The end of suffering is something Keith Freeman — a former drug dealer, convict, alcoholic and crack addict — has been after for decades.

And after taking part in an intense, five-month program at the Pulitzer Foundation for the Arts that connected former prisoners and homeless veterans with ancient Buddhist artwork, Freeman thinks he may have taken a step closer to enlightenment.

On Thursday, the group will begin a run of 15 performances in the Pulitzer's galleries — rookie actors speaking scripts culled from their own group sessions as they wrestled with Buddhist truths and their own demons.

Freeman grew up in Madison. His father was absent and his mother was often sick, so he raised his four younger brothers and sisters. But by the time he was 15, he had quit school, fallen in with the wrong crowd and was stealing from freight trains. By 17, he was locked up in the state penitentiary for a year. Before he was 30, he returned to prison, this time for selling drugs.

Freeman, who today is a youthful-looking, lanky 50-year-old with a thin mustache and salt-and-pepper cornrows, spent the next two decades in what he now can identify as a state of trishna, or craving for sense-pleasures. Trishna is one of Buddhism's Noble Truths, and the source of all suffering, the source of self-annihilation.

"It was a battle between living and wanting," Freeman said. "I fought that battle for a long time."

**Items:**
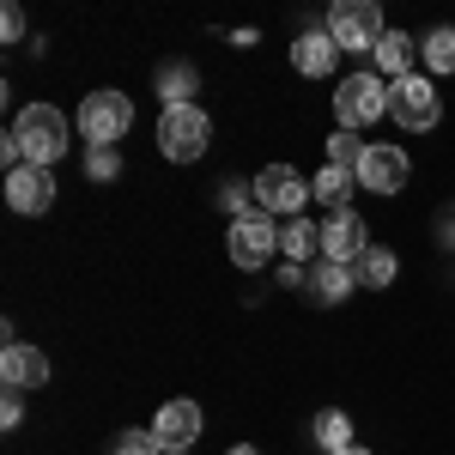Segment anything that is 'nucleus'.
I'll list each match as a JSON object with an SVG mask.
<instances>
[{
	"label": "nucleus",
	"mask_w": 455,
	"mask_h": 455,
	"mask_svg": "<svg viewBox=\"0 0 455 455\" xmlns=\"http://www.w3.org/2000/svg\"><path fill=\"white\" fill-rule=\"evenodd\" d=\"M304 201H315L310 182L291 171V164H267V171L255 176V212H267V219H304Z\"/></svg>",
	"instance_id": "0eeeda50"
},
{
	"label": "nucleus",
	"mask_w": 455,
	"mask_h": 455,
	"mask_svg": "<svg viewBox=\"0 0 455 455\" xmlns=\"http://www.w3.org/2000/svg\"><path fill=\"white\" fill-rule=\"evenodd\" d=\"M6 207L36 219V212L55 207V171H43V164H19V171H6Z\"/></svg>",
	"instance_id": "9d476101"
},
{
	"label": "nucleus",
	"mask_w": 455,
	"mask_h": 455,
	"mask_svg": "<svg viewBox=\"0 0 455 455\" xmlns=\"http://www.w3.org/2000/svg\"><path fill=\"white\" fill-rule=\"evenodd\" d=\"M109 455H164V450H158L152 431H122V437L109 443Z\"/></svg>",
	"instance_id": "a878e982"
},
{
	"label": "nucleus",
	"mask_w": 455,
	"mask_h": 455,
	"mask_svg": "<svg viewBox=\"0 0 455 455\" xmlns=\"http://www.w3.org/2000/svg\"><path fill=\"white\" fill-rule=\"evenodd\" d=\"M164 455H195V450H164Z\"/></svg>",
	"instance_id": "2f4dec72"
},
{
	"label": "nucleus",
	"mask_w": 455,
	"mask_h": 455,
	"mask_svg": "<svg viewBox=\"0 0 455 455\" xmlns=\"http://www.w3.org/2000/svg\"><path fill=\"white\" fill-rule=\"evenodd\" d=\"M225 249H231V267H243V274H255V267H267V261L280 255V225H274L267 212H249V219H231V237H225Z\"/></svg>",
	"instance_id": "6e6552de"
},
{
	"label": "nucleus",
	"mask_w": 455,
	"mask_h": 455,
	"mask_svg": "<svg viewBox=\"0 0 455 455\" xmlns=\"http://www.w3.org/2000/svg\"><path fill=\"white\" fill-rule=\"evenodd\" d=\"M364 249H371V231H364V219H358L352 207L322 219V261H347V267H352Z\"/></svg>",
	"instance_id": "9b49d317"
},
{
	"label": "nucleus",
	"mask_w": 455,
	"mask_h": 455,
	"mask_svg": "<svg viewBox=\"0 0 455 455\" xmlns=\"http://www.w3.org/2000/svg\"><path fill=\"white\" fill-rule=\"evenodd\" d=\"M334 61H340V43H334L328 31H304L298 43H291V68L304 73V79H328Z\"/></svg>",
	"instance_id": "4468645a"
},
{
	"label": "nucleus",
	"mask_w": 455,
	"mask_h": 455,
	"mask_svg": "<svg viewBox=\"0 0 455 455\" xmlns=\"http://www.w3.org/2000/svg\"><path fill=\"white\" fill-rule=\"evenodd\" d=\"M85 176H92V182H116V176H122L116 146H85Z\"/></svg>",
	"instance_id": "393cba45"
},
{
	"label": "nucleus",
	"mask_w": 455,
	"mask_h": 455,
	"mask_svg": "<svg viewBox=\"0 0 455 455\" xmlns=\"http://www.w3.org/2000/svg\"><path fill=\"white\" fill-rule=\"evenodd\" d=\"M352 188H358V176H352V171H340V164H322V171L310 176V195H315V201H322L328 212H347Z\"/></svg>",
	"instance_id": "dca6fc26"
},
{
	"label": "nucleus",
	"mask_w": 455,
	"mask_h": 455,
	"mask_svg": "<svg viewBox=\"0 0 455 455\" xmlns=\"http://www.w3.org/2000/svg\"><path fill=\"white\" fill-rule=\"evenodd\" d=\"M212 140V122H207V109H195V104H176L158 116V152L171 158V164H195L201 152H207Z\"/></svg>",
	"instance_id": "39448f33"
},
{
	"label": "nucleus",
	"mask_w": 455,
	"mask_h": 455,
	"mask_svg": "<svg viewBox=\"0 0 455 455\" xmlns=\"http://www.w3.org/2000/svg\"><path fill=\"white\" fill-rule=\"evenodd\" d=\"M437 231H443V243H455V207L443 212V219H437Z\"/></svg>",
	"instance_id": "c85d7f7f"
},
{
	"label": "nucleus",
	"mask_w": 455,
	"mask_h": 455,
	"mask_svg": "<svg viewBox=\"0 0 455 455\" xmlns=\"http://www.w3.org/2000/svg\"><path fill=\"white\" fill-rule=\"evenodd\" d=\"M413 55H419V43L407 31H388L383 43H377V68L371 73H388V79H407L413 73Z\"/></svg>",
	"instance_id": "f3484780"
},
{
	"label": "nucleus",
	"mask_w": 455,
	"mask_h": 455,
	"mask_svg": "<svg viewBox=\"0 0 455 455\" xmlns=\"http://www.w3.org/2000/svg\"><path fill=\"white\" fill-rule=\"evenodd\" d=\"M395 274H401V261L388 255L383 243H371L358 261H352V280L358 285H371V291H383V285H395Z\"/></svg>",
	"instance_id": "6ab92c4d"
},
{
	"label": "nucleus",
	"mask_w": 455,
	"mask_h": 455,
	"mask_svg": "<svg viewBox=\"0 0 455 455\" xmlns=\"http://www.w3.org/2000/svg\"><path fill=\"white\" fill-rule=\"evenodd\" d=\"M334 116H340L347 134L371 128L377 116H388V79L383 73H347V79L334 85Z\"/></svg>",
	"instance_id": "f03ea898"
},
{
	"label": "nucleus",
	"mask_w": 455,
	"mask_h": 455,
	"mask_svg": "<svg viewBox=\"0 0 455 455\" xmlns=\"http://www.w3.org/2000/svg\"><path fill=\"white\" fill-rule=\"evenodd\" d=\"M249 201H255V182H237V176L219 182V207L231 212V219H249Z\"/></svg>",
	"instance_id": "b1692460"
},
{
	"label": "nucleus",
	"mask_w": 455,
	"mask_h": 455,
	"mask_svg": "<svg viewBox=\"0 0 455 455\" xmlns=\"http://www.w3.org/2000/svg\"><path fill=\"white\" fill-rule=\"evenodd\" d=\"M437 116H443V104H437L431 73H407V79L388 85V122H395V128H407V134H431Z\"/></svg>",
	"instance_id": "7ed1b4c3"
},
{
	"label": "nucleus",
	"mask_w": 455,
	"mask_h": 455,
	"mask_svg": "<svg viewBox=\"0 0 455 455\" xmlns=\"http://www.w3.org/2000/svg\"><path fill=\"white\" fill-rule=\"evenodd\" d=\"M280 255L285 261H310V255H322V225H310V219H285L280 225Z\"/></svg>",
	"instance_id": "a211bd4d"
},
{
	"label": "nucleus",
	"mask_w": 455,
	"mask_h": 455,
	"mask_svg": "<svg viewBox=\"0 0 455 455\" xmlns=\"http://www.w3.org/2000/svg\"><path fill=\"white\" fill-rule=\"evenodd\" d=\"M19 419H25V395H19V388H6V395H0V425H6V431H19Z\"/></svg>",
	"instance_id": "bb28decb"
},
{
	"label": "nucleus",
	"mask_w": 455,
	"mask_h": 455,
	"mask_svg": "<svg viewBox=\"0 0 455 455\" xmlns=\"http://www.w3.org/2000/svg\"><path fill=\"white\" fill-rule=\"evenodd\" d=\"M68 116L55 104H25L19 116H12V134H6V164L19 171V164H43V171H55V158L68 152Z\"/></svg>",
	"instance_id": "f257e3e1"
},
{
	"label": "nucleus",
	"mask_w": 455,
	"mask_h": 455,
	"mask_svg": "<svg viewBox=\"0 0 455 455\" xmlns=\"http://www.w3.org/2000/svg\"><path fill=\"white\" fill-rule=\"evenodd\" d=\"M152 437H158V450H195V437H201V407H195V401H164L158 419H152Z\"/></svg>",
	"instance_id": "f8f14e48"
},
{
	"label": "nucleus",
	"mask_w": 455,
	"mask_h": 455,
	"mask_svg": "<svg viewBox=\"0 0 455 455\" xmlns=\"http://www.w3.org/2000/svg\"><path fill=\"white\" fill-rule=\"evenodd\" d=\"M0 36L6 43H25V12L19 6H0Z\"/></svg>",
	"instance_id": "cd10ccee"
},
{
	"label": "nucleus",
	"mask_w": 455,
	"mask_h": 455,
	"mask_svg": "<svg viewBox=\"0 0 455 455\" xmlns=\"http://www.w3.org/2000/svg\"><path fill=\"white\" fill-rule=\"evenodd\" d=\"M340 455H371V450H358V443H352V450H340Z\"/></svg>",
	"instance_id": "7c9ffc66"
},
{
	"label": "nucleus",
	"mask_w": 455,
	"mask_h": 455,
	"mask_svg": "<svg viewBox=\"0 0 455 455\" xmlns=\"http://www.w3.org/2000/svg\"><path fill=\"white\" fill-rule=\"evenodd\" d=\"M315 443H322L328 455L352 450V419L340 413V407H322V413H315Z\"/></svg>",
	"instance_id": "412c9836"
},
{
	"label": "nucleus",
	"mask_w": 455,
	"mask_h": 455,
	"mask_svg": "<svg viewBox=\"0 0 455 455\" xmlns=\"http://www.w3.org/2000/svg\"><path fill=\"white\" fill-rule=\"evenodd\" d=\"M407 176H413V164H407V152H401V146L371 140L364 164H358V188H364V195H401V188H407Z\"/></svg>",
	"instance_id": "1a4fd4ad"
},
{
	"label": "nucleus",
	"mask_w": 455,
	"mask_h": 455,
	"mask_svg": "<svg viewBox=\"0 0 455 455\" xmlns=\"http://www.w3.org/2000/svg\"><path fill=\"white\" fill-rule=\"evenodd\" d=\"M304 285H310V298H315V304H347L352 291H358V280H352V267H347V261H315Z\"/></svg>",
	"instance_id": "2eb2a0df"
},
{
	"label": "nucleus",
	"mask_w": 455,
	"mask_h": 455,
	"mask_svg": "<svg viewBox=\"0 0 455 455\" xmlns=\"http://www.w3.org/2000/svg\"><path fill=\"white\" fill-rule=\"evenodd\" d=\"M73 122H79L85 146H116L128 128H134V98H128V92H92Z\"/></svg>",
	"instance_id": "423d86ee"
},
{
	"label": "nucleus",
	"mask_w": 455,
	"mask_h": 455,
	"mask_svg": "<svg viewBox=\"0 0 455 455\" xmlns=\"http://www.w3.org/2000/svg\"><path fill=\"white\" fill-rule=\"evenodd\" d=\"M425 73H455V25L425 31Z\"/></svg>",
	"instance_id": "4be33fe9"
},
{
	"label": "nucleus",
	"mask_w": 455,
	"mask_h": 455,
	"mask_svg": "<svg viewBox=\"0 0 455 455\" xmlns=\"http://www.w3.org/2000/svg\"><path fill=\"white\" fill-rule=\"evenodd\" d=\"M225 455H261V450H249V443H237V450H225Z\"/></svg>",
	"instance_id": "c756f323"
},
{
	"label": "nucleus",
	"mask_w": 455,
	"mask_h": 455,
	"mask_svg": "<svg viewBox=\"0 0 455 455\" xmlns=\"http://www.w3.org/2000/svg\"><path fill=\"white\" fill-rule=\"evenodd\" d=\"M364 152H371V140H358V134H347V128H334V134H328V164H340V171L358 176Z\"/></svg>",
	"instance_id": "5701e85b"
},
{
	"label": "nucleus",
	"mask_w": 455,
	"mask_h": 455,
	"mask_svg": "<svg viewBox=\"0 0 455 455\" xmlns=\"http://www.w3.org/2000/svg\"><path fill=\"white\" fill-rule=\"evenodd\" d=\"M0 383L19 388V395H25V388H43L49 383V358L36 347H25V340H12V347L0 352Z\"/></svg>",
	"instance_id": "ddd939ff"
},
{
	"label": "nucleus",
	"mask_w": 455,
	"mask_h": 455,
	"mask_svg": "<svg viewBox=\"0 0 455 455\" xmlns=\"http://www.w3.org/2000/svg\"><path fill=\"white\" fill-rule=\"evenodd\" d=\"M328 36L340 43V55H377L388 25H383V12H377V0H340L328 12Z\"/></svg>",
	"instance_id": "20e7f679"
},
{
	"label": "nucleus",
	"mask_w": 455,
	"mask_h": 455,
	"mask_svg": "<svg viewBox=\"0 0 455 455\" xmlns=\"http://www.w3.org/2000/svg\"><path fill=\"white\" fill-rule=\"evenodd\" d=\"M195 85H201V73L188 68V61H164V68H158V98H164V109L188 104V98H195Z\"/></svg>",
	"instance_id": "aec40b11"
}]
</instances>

**Instruction 1:**
Answer these questions about the article on Keith Freeman, one per line.
(a) How many performances will the group begin on Thursday?
(b) In what place did Freeman grow up?
(c) At what age was Freeman first locked up in the state penitentiary?
**Instruction 2:**
According to the article on Keith Freeman, why did Freeman raise his four younger brothers and sisters? Answer in one to three sentences.
**Instruction 3:**
Decide whether each statement agrees with the article on Keith Freeman. Answer yes or no, and quote the words from the article that decide it.
(a) The program at the Pulitzer Foundation for the Arts lasted five months.
(b) Freeman's second prison term was for stealing from freight trains.
(c) The performers speak scripts taken from their own group sessions.

**Answer 1:**
(a) 15
(b) Madison
(c) 17

**Answer 2:**
Freeman raised his four younger brothers and sisters because his father was absent and his mother was often sick.

**Answer 3:**
(a) Yes: "an intense, five-month program at the Pulitzer Foundation for the Arts"
(b) No: "he returned to prison, this time for selling drugs"
(c) Yes: "speaking scripts culled from their own group sessions"